The request -
Show every line of the entries below that contains the string "viewBox".

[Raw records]
------------------------------------
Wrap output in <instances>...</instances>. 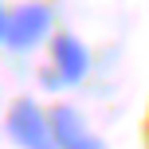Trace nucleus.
<instances>
[{
    "label": "nucleus",
    "instance_id": "nucleus-1",
    "mask_svg": "<svg viewBox=\"0 0 149 149\" xmlns=\"http://www.w3.org/2000/svg\"><path fill=\"white\" fill-rule=\"evenodd\" d=\"M4 130L12 137V145L20 149H55V137H51V118L39 110L31 98H16L12 110L4 118Z\"/></svg>",
    "mask_w": 149,
    "mask_h": 149
},
{
    "label": "nucleus",
    "instance_id": "nucleus-3",
    "mask_svg": "<svg viewBox=\"0 0 149 149\" xmlns=\"http://www.w3.org/2000/svg\"><path fill=\"white\" fill-rule=\"evenodd\" d=\"M51 137H55V149H106V141L94 134V130L86 126V118H82L74 106L59 102L51 114Z\"/></svg>",
    "mask_w": 149,
    "mask_h": 149
},
{
    "label": "nucleus",
    "instance_id": "nucleus-2",
    "mask_svg": "<svg viewBox=\"0 0 149 149\" xmlns=\"http://www.w3.org/2000/svg\"><path fill=\"white\" fill-rule=\"evenodd\" d=\"M51 31V4L43 0H28V4L8 12V39L4 43L12 51H31L36 43H43Z\"/></svg>",
    "mask_w": 149,
    "mask_h": 149
},
{
    "label": "nucleus",
    "instance_id": "nucleus-4",
    "mask_svg": "<svg viewBox=\"0 0 149 149\" xmlns=\"http://www.w3.org/2000/svg\"><path fill=\"white\" fill-rule=\"evenodd\" d=\"M51 71L59 74L63 86L82 82L86 71H90V51H86V43H82L79 36H71V31H59V36L51 39Z\"/></svg>",
    "mask_w": 149,
    "mask_h": 149
},
{
    "label": "nucleus",
    "instance_id": "nucleus-5",
    "mask_svg": "<svg viewBox=\"0 0 149 149\" xmlns=\"http://www.w3.org/2000/svg\"><path fill=\"white\" fill-rule=\"evenodd\" d=\"M4 39H8V8L0 4V43H4Z\"/></svg>",
    "mask_w": 149,
    "mask_h": 149
}]
</instances>
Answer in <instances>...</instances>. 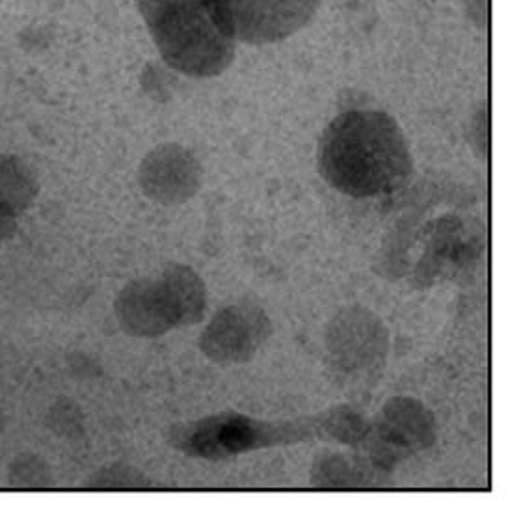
------------------------------------
Problem solution -
    "mask_svg": "<svg viewBox=\"0 0 149 149\" xmlns=\"http://www.w3.org/2000/svg\"><path fill=\"white\" fill-rule=\"evenodd\" d=\"M4 130L12 137V145L20 149H55V137H51V118L39 110L31 98H16L12 110L4 118Z\"/></svg>",
    "mask_svg": "<svg viewBox=\"0 0 149 149\" xmlns=\"http://www.w3.org/2000/svg\"><path fill=\"white\" fill-rule=\"evenodd\" d=\"M51 137H55V149H106V141L94 134V130L86 126V118H82L74 106L59 102L51 114Z\"/></svg>",
    "mask_svg": "<svg viewBox=\"0 0 149 149\" xmlns=\"http://www.w3.org/2000/svg\"><path fill=\"white\" fill-rule=\"evenodd\" d=\"M51 31V4L43 0H28V4L8 12V39L4 43L12 51H31L36 43H43Z\"/></svg>",
    "mask_svg": "<svg viewBox=\"0 0 149 149\" xmlns=\"http://www.w3.org/2000/svg\"><path fill=\"white\" fill-rule=\"evenodd\" d=\"M51 71L59 74L63 86L82 82L86 71H90V51H86V43H82L79 36H71V31H59V36L51 39Z\"/></svg>",
    "mask_svg": "<svg viewBox=\"0 0 149 149\" xmlns=\"http://www.w3.org/2000/svg\"><path fill=\"white\" fill-rule=\"evenodd\" d=\"M4 39H8V8L0 4V43H4Z\"/></svg>",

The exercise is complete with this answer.